白衣白得像雪,一点尘不沾。头发黑得像瀑,在身后无风自动。她光着脚踩在空中,每落下一步,脚下就开出一朵冰晶结的莲花,莲花开的瞬间,有碎碎的冰屑洒下来,在晨光里闪得像星尘。
她的脸在光里还看不太清,但那双眼睛——
冰蓝色的。像最深的海底,像最远的寒星。就这一眼,夏至觉得自己的心脏停跳了,千年时光,万世轮回,在这一刻全坍缩成眼底一个清楚的倒影。
她走到观星台边,停下。目光扫过台上的人,最后停在夏至身上。
然后她抬起手。手指又细又长,皮肤白得几乎透明。
冰蓝色的光从她手心涌出来,不是爆开,是流淌,像江河决堤,像春潮汹涌。那光和夏至身上还没散尽的银光碰到一起。
没排斥,没冲撞。
两股力量像分开了千年的恋人,碰到的瞬间就缠到一块儿,你中有我我中有你。银光里渗进冰蓝的凛冽,冰蓝里融进银光的锋利,最后融成一种全新的、亮得像破晓晨光的辉光。
那光柱冲上天,直扎进魂眸。
星辰之眼一下子亮到极致,七道星辉和十一道光柱汇在一起,在天上结成个盖住全城的大光阵。

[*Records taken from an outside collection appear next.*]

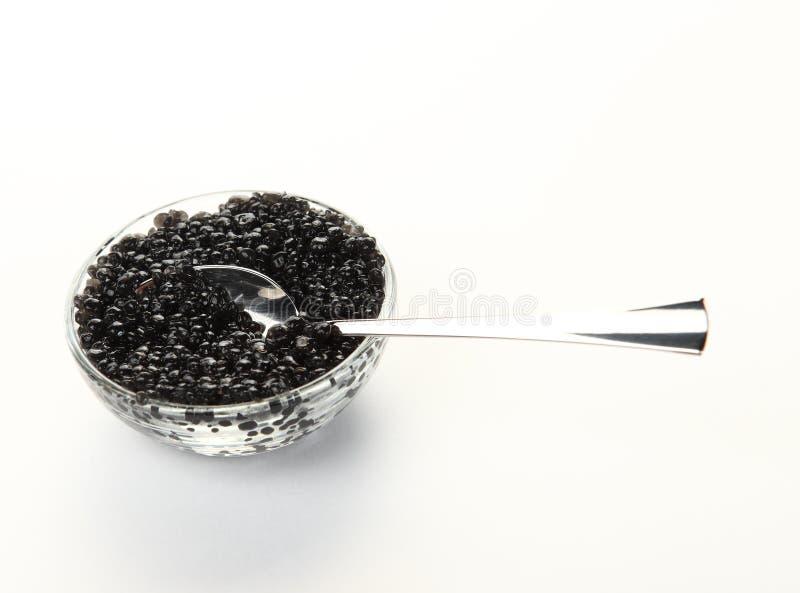 Black caviar on white royalty free stock photo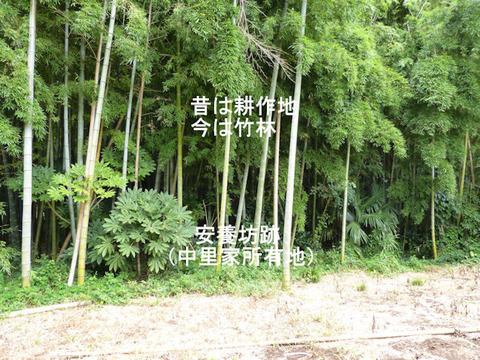 130824安養坊(結縁寺)中里光男所有地 文字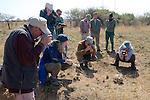 Earthwatchers with Leopard Tortoise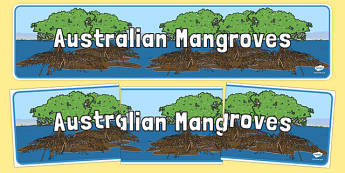 Australian Mangroves Display Banner - australia, Science, Habitats, Australian Curriculum, Living, Living Adventure, Environment, Living Things, Animals, Plants, Display Banner, Good to Grow, Ready Set Grow, Life on Earth, Mangroves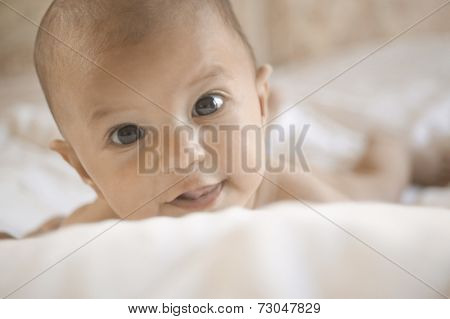 Close up portrait of baby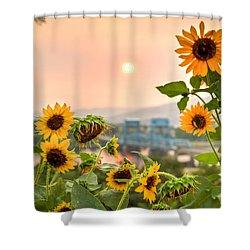 Sunflower Blue Bridge Shower Curtain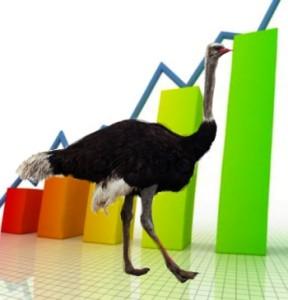 Бизнес, основанный на страусах
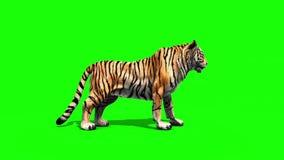 Tiger roar animals side green screen 3D rendering animation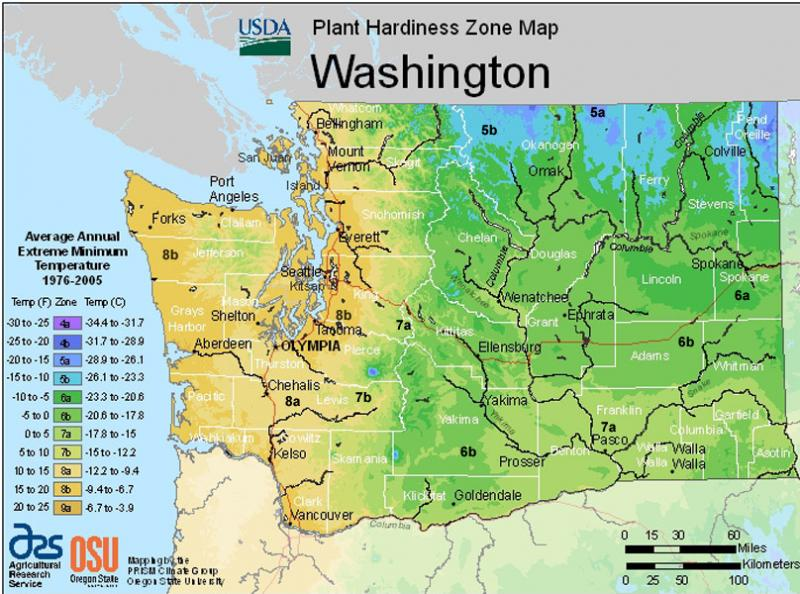 USDA Hardiness Map for Washington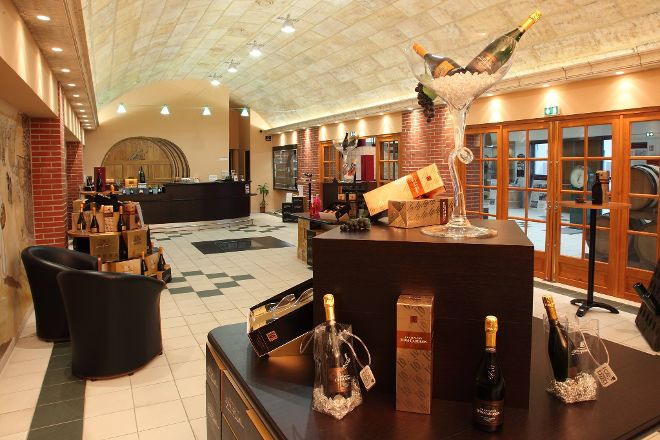 Champagne Dom Caudron, Passy-Grigny, France
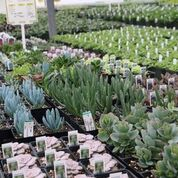 Full line of succulents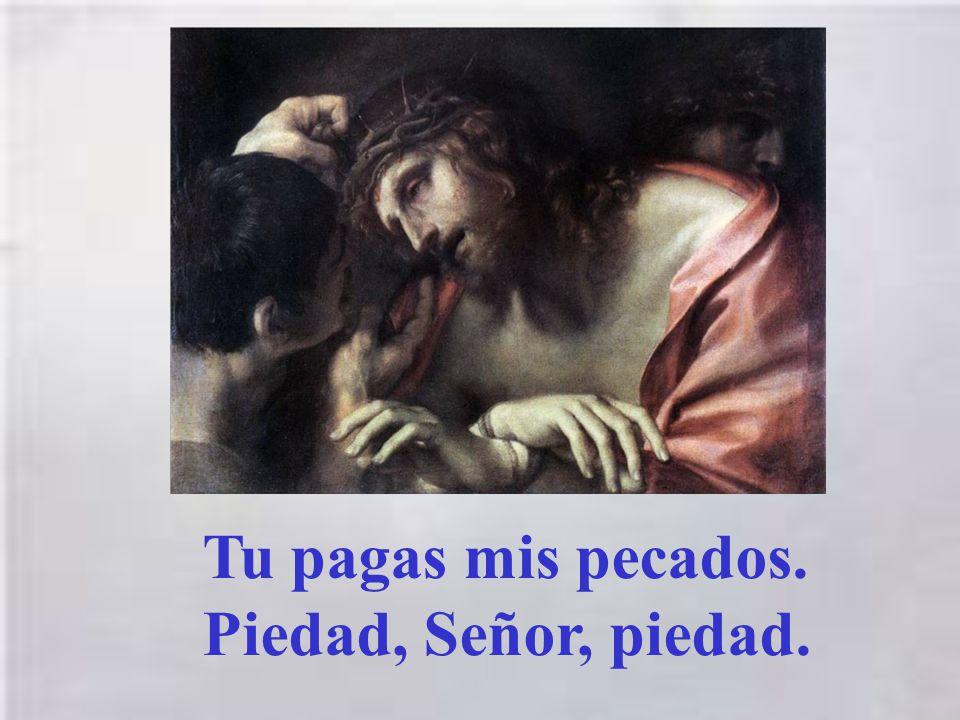 Tu pagas mis pecados. Piedad, Señor, piedad.
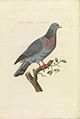 Nederlandsche vogelen (KB) - Columba oenas (406b).jpg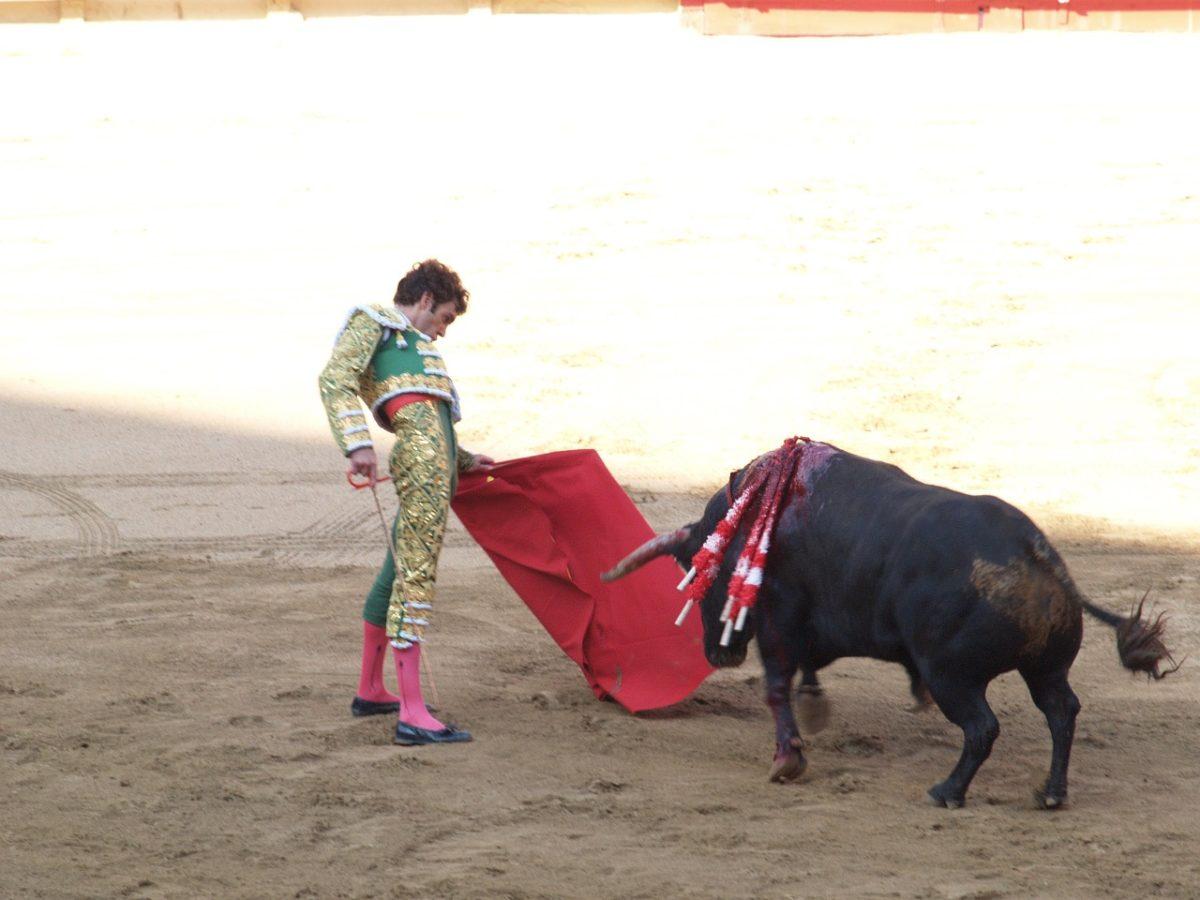 Torero taureau corrida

光阵慢慢转,每转一圈,就洒下漫天光雨,光雨落到的地方,黑暗像被橡皮擦掉的污迹,飞快地散掉、褪色,最后彻底消失在越来越亮的天光里。
虚魇的嘶吼越来越弱,从疯狂的尖叫变成不甘的呜呜,最后化成一声长长的叹,散在晨风里,再没痕迹。
天真的亮了。
不是“唰”一下大亮,是天边先泛起鱼肚白,然后染上浅浅的橘红,最后金光从云后头透出来,把整片天空染成温暖的蜜色。晨光柔柔的,鸟在枝头叫出第一声,远处传来早班公交发动的声音,某个早餐摊的卷帘门“哗啦”拉开。
城醒了。带着烟火味儿,带着吵闹,带着平常日子里的活气儿。
观星台上,十一个人静静站着。光罩早撤了,晨风带着清新的凉意拂过脸,吹动衣角。每个人都有点恍惚,好像刚从一场特别长的梦里醒过来,梦里是金戈铁马,醒来是人间烟火。
夏至看着站在三步外的女人。
白衣。冰眸。头发在晨风里轻轻飘,发梢沾着还没化的冰晶,闪着碎碎的光。她的脸终于清楚了——不是那种倾国倾城的艳,是一种冷到极致的漂亮,像雪山顶上自个儿开的莲,但眉眼间又藏着千年风霜也磨不掉的温柔。
千言万语涌到喉咙口。想问你这一千年去哪儿了,想问你记不记得那场大雪,想问你欠的三季怎么还。
最后只化成一句,轻得怕惊碎晨光:
“好久不见。”
她冰蓝色的眼睛里漾开一点笑。很淡,淡得像远山上的薄雾,但让那张冷冷的脸一下子活了,像春雪开始化,万物开始醒。